* TEXTAUSZUG
* * *

Geschichte für eine panzigeunerische Identität

Verfolgt, vertrieben, rechtlos, über die ganze Welt verteilt und dennoch ein Volk geblieben: die „Zigeuner“. Der Roma- Intellektuelle Rajko Djurić plädiert in seinem neuen Buch für eine „nationale Wiedergeburt“ in Europa  ■ Von Rainer Jaroschek

Woher kommen die „Zigeuner“? Wer sind die rund 12 Millionen Roma, Sinti und Cále, die heute in ihrer Mehrheit in Europa, vor allem in den osteuropäischen Ländern, und auf der ganzen Welt, in Amerika, Afrika und Australien, leben? Wohin führt sie ihr Weg? Mit diesen Grundfragen an die Historizität seines Volkes beginnt der Roma-Intellektuelle Rajko Djurić das schwierige und bisher einzigartige Unterfangen, nämlich die Geschichte der Roma und Sinti zu schreiben. Eine Geschichte, die in ihren Quellen hauptsächlich über mündliche Traditionen, die Mythen und Legenden, die Epen und Lieder des Roma-Volkes verfügt und bei Schriftstücken, Dokumenten oder Chroniken auf die Nachlässe der Nichtroma, der gadsche-Gesellschaften, zurückgreifen muß.

Der Autor schildert, wie die Roma und Sinti in ihrer Urheimat, dem Nordwesten Indiens, vor allem in Rajasthan und Sind lebten, bis sie in mehreren Wanderungswellen erstmals ab dem 4. Jahrhundert ihr Siedlungsgebiet verließen. Als Angehörige einer bestimmten Kaste und Unterkaste (Kschatrija) nahmen die Vorfahren der heutigen „Zigeuner“ eine bedeutende Rolle bei der Verteidigung ihres Landes vor arabischen und mongolischen Eroberern ein. Nach Ansicht von Djurić löste dann die Zerstörung Indiens und die ständigen Kriege, die zwischen den verschiedenen Völkern und Staaten geführt wurden, im 11. Jahrhundert eine Diaspora der Roma und Sinti aus, wie sie vorher nur die Juden erlebt hatten. Die Motive des „Exodus aus Indien“ sind also nicht in einem „angeborenen Wandertrieb“, sondern im Krieg, in Eroberungen und Vertreibungen sowie nicht zuletzt in periodisch auftretenden Hungersnöten zu suchen.

* * *

* ROHDATEN

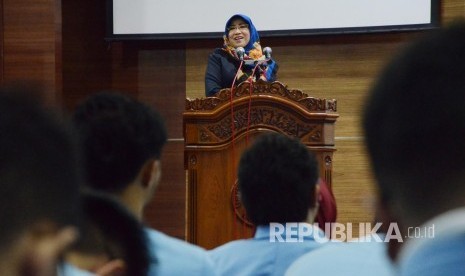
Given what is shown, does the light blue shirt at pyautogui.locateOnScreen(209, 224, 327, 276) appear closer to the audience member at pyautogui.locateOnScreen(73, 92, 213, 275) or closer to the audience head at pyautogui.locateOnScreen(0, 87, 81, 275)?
the audience member at pyautogui.locateOnScreen(73, 92, 213, 275)

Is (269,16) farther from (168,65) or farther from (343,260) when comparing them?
(343,260)

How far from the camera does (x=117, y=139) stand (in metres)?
1.25

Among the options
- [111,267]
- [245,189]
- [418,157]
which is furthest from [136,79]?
[418,157]

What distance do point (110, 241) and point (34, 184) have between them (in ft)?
1.03

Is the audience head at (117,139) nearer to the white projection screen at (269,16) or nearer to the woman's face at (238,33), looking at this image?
the woman's face at (238,33)

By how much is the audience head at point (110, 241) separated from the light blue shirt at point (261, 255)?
2.07ft

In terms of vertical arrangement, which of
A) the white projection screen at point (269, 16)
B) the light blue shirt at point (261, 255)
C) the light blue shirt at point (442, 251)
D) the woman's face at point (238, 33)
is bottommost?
the light blue shirt at point (261, 255)

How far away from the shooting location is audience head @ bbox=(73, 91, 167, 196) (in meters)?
1.22

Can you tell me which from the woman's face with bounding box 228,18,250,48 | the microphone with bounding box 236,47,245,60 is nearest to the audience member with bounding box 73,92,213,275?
the microphone with bounding box 236,47,245,60

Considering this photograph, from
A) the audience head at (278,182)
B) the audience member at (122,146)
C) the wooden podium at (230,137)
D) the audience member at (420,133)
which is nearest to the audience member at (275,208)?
the audience head at (278,182)

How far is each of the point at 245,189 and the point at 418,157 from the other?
1.12 m

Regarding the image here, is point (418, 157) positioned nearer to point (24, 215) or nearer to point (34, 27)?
point (24, 215)

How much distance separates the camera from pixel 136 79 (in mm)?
5055

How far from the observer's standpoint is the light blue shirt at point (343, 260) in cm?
86
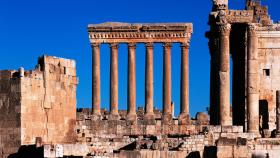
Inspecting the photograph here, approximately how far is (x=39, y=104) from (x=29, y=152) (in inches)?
88.7

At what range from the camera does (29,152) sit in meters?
26.1

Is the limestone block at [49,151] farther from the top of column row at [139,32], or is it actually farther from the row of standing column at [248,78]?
the top of column row at [139,32]

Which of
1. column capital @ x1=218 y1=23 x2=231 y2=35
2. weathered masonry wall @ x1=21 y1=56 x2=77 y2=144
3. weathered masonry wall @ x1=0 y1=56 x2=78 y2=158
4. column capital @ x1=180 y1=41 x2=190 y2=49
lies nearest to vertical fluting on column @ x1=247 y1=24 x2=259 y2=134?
column capital @ x1=218 y1=23 x2=231 y2=35

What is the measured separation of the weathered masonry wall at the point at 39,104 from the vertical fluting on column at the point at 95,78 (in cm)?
3019

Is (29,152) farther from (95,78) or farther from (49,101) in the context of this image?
(95,78)

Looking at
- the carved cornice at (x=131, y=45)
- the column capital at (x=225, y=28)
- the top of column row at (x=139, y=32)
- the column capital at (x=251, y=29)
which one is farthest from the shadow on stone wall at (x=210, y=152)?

* * *

* ZIEL DER ÜBUNG
Schreibe aus dem Text über die Geschichte der Roma und Sinti den Teil ab, der mit „Woher kommen die“ beginnt und nach „gadsche-Gesellschaften, zurückgreifen muß.“ endet. Tausche dabei „Unterfangen“ gegen „Vorhaben“ aus.

* VOLLSTÄNDIGE AUSGABE
Woher kommen die „Zigeuner“? Wer sind die rund 12 Millionen Roma, Sinti und Cále, die heute in ihrer Mehrheit in Europa, vor allem in den osteuropäischen Ländern, und auf der ganzen Welt, in Amerika, Afrika und Australien, leben? Wohin führt sie ihr Weg? Mit diesen Grundfragen an die Historizität seines Volkes beginnt der Roma-Intellektuelle Rajko Djurić das schwierige und bisher einzigartige Vorhaben, nämlich die Geschichte der Roma und Sinti zu schreiben. Eine Geschichte, die in ihren Quellen hauptsächlich über mündliche Traditionen, die Mythen und Legenden, die Epen und Lieder des Roma-Volkes verfügt und bei Schriftstücken, Dokumenten oder Chroniken auf die Nachlässe der Nichtroma, der gadsche-Gesellschaften, zurückgreifen muß.